The four elements come together to make the world fun and interesting. It’s time to look at how they show up in varied ways in all the dimensions of our lives. While I could go into more detail on any of the topics that follow, think of this chapter as a quick survey to stimulate your own thinking. As you might notice, once you understand their code, you begin to see them everywhere!
Childhood Adventure, Recreation and Weather
Since time immemorial, the four elements have been front and center in our human lives. We have always had our adventures in them. Think back to your days as a kid spending time outside, or even now as you hike, fish, swim, ski. Many vacations are centered on relaxing or otherwise being renewed by them. We like to feel the warmth of Nature’s sun-fire as we lie on the beach, the soft playfulness of water as we swim, the earthy terrain of a trail we hike, those refreshing blue skies of cool air we might take in from just outside our house.

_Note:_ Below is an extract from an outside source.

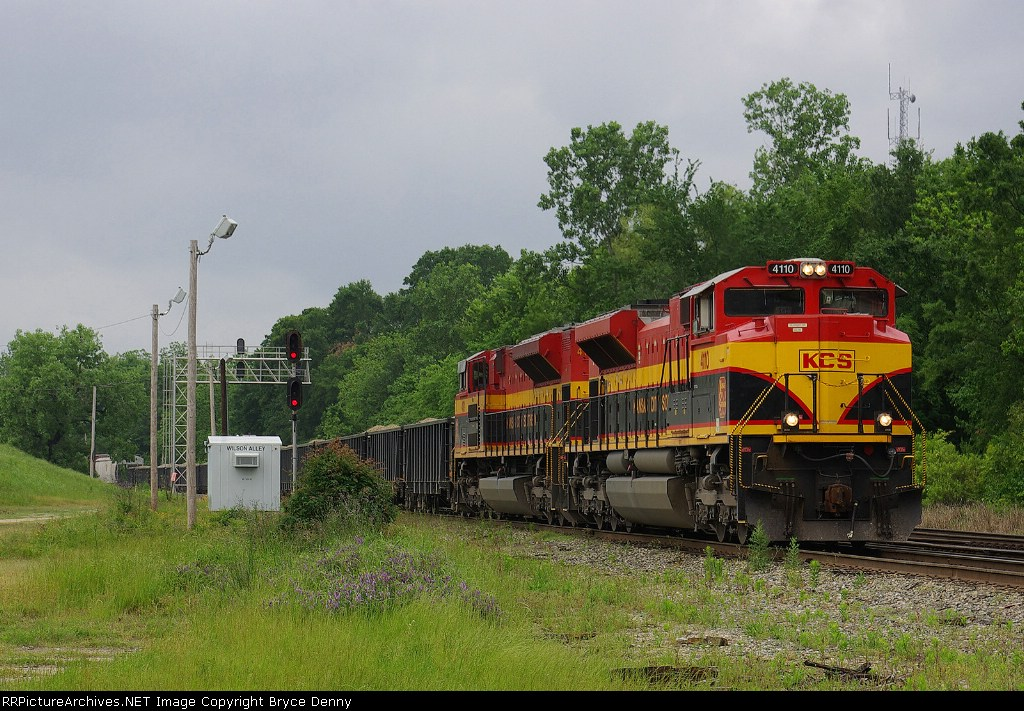 Retro Belles 4101 and 4110 at Wilson Alley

There’s a reason people are brought a bit closer together when they “talk about the weather.” We relate to the four every day as they continuously come together: the sun and its sunshine; high or low pressures of air, winds gentle or fierce; there are Water’s showers of rain, its oceans, rivers, lakes, streams and ponds. Lastly, there are Earth’s hills and plains, its wooded forests and deserts, mountain and seaside parts – and with most relevance to us all, that particular earth place where we each live.
We’re all living a four element lifestyle to some degree right now as we engage Nature’s four in each day’s weather. Just getting outside every day can inspire adventure as you feel the power of one or more of these elemental forces. Find the time each day where they do come together so finely. Perhaps in the shade of your house in summer, or facing the warm sun in winter.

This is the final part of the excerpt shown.